4. Lay off the liquor
This tip may be the least fun of all, but the fact of the matter is that alcohol reduces rapid eye movement (REM) sleep. Of course, alcohol may seem like it puts you to sleep faster, but the reality is that it also suppresses the most restorative type of sleep we can get. It’s also disruptive to sleep that happens in the latter half of the evening. If you are going to drink, stick to one or two drinks and try to imbibe at least several hours before bedtime.
5. Cut back caffeine
We’re not trying to be debbie downers, we swear! But caffeine, similarly to alcohol, can disrupt a good night’s rest. If you’re going to have a coffee with that slice of German chocolate cake, make sure you have it at least four hours before bedtime. Caffeine is a stimulant, so it will keep you awake longer than you normally might be. Also note that caffeine is found in many different items that appear at holiday parties. Obviously, there is a lot of caffeine in regular coffee as well as some in tea and sodas. But also keep an eye out for chocolate, which contains caffeine as well.
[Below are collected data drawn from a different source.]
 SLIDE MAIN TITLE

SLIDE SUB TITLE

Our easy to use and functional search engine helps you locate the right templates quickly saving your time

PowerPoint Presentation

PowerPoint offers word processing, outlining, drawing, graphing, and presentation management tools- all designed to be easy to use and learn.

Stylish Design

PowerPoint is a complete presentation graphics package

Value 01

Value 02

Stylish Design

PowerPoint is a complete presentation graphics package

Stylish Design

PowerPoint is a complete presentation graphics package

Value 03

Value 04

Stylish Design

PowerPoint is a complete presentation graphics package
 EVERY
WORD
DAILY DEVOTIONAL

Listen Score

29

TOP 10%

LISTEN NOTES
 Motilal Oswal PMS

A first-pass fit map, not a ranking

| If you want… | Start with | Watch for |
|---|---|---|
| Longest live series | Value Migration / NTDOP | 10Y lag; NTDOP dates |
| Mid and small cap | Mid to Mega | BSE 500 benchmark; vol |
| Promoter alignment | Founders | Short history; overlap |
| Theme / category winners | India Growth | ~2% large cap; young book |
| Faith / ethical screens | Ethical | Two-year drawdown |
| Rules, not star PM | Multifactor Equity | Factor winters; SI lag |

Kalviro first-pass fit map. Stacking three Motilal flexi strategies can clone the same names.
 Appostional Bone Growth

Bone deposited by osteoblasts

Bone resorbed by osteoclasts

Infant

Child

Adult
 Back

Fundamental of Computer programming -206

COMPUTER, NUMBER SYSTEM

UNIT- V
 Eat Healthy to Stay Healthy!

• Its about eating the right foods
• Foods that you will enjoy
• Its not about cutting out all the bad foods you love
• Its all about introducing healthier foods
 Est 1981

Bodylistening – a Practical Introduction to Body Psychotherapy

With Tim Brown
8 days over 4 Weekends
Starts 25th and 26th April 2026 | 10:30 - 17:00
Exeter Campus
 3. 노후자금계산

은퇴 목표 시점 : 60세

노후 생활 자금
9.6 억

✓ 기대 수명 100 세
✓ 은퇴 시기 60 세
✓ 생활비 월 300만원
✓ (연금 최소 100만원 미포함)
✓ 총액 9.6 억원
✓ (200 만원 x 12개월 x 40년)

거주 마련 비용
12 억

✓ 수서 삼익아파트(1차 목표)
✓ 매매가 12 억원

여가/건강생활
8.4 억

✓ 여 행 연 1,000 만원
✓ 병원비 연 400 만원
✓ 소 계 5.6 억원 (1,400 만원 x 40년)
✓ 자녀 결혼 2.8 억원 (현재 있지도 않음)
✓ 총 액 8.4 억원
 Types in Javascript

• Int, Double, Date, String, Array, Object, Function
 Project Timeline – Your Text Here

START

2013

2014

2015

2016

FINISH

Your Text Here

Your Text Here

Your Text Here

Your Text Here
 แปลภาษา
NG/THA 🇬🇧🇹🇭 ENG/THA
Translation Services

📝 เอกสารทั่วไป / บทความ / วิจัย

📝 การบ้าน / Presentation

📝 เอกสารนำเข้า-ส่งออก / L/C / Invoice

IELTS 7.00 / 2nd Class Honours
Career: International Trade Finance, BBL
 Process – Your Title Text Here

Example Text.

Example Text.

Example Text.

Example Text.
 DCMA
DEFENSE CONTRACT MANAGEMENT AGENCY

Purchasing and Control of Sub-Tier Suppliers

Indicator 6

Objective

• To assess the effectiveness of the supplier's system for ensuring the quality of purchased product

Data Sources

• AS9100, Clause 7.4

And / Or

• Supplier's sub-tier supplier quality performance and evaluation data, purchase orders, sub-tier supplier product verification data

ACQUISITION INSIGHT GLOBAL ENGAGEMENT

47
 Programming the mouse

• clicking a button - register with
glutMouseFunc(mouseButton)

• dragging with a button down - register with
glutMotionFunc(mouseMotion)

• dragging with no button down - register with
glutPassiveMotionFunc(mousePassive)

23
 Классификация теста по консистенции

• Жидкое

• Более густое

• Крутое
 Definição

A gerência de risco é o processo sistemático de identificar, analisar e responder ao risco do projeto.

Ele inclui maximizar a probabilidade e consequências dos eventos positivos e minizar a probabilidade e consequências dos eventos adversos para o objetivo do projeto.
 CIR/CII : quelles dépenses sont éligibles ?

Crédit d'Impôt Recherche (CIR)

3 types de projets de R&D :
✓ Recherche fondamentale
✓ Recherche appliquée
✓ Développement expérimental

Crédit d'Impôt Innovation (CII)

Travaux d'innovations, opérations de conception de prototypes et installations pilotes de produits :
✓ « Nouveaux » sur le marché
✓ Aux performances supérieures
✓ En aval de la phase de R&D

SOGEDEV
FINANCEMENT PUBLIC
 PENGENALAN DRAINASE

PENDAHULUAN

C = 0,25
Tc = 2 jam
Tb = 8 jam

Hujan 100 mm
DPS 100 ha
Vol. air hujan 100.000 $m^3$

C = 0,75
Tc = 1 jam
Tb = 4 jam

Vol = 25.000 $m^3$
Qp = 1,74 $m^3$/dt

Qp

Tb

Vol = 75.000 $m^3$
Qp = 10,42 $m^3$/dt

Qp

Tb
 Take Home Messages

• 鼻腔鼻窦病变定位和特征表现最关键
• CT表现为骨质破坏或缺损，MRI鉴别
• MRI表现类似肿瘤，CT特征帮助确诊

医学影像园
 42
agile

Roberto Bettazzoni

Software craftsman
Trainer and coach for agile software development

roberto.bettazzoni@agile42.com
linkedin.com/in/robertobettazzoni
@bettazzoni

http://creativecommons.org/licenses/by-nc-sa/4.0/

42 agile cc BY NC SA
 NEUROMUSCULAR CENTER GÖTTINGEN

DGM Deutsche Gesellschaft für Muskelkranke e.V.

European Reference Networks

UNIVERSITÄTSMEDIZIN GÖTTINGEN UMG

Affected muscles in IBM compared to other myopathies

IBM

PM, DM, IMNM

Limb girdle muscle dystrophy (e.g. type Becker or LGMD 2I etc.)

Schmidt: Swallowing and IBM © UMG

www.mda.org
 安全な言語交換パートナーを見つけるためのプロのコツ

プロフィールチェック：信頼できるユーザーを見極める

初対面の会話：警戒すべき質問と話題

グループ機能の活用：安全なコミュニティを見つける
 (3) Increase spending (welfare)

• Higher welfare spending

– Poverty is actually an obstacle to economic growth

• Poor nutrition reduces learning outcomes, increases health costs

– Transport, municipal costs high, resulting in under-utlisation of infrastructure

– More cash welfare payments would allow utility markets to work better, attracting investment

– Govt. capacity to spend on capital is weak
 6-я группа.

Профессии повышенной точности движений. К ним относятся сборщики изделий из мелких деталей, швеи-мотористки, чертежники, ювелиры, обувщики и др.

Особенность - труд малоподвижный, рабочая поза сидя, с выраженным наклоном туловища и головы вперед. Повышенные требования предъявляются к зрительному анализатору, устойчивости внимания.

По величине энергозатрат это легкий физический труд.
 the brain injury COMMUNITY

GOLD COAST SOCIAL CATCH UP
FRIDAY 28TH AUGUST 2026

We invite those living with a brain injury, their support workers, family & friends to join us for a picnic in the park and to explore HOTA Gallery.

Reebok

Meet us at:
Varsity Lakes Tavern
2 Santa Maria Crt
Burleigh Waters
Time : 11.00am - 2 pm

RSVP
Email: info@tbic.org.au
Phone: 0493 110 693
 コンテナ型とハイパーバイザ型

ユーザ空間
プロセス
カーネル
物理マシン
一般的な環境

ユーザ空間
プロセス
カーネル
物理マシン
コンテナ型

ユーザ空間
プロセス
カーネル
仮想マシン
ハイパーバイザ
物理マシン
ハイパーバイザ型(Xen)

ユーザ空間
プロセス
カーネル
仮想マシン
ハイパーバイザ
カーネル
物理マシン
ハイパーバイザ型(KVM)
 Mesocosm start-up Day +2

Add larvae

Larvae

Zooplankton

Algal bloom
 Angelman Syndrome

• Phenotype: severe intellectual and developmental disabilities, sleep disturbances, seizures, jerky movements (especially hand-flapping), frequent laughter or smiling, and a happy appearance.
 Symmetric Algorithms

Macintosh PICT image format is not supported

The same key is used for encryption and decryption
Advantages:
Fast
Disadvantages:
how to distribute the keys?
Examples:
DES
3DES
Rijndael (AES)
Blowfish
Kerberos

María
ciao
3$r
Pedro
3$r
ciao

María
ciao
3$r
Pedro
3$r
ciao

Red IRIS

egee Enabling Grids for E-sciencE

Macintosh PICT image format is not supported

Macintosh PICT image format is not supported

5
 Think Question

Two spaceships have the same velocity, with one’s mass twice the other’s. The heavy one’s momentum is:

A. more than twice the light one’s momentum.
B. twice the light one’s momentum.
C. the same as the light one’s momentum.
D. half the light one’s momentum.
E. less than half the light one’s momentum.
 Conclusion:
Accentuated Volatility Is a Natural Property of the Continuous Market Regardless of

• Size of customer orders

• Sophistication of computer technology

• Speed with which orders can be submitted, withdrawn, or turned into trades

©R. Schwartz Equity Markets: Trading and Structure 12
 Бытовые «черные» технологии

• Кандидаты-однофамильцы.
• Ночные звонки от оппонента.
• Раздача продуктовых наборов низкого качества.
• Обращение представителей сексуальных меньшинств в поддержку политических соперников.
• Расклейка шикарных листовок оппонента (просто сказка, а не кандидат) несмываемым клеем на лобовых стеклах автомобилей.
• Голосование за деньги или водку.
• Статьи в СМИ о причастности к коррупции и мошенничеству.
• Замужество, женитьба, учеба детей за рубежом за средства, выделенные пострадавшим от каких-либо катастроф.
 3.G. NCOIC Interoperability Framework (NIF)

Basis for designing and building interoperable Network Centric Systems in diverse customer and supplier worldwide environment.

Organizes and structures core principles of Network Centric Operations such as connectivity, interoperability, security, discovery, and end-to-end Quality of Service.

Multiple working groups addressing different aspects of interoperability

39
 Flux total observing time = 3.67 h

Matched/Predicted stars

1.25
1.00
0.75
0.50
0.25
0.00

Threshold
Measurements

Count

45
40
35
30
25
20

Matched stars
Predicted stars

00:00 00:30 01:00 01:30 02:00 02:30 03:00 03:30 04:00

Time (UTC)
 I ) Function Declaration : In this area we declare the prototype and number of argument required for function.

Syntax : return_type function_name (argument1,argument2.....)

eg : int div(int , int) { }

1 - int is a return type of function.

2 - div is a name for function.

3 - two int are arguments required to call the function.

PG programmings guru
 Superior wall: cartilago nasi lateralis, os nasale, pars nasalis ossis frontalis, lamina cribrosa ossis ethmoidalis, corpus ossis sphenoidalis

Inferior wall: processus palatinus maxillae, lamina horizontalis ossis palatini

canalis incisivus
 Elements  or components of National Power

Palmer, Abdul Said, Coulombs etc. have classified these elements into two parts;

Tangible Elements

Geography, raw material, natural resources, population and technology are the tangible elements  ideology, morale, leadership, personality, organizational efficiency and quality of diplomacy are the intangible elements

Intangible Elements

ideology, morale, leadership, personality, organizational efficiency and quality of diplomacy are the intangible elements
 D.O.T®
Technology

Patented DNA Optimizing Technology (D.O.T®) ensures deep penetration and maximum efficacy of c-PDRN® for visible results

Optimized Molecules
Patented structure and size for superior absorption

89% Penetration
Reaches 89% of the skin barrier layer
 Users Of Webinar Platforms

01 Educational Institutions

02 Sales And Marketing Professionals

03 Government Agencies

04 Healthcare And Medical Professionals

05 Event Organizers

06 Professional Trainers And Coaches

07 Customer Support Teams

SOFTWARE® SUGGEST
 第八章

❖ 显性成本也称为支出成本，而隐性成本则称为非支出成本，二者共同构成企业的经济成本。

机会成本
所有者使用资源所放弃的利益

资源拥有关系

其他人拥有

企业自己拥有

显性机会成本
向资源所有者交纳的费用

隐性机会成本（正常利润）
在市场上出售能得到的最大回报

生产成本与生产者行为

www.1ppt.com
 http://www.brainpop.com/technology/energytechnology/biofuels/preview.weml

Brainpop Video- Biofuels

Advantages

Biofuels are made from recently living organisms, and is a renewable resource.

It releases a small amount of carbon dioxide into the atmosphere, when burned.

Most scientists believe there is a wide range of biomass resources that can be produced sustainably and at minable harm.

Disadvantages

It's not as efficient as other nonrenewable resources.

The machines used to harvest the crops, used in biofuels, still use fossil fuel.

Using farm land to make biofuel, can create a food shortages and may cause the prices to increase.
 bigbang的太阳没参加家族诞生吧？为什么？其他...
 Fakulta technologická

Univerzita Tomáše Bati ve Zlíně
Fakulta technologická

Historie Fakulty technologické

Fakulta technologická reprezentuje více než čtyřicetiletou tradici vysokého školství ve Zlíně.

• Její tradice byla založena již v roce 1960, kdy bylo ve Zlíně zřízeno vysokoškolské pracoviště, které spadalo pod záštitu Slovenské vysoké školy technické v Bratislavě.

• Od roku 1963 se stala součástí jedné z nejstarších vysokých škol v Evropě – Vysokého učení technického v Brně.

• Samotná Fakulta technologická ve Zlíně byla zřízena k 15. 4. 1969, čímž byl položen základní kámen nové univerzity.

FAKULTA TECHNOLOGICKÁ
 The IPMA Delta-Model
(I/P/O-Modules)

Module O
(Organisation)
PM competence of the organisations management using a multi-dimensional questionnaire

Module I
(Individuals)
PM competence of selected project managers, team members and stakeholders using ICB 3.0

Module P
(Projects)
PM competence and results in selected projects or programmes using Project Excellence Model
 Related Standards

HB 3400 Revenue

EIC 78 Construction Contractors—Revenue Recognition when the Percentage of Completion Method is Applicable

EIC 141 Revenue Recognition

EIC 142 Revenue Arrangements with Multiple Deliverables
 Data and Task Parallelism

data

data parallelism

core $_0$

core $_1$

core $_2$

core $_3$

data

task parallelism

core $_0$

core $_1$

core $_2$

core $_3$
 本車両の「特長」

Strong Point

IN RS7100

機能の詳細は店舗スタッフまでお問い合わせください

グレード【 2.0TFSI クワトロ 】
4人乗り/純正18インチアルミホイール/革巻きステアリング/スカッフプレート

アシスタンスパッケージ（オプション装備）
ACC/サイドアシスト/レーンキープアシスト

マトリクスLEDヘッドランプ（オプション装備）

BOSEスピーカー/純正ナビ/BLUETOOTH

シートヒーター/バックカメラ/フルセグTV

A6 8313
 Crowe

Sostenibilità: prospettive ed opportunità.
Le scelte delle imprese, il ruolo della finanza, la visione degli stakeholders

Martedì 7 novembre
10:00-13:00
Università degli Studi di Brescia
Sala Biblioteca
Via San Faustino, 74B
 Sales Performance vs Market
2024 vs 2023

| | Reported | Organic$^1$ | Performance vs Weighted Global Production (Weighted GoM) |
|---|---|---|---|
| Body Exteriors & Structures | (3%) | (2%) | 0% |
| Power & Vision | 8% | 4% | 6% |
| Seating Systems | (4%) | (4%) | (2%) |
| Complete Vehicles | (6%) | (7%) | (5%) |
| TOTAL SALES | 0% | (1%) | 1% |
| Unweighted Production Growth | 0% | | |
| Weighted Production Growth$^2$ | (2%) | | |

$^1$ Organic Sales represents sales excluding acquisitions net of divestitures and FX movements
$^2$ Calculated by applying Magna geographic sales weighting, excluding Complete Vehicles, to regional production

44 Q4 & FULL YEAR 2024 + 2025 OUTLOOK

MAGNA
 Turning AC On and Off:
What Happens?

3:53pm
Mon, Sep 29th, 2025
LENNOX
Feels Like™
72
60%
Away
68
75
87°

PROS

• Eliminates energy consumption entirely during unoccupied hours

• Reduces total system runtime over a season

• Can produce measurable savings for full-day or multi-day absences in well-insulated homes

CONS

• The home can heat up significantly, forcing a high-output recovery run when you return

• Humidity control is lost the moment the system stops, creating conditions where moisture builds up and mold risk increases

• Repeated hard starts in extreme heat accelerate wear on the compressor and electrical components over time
Don’t let a lack of quality sleep disrupt your life, especially during the holidays. While lack of sleep can contribute to holiday weight gain and an increased chance of getting sick, you don’t have to succumb to bad sleep habits. Keep bad habits from creeping in and maintain sleep — and your health — with some conscious healthy choices. Great sleep can ensure that you stay healthy through the hectic holiday season and that your emotional well-being remains intact, too. Consider the tips above to get your best sleep and make it through the holidays refreshed, recharged, and ready to take on the next holiday party.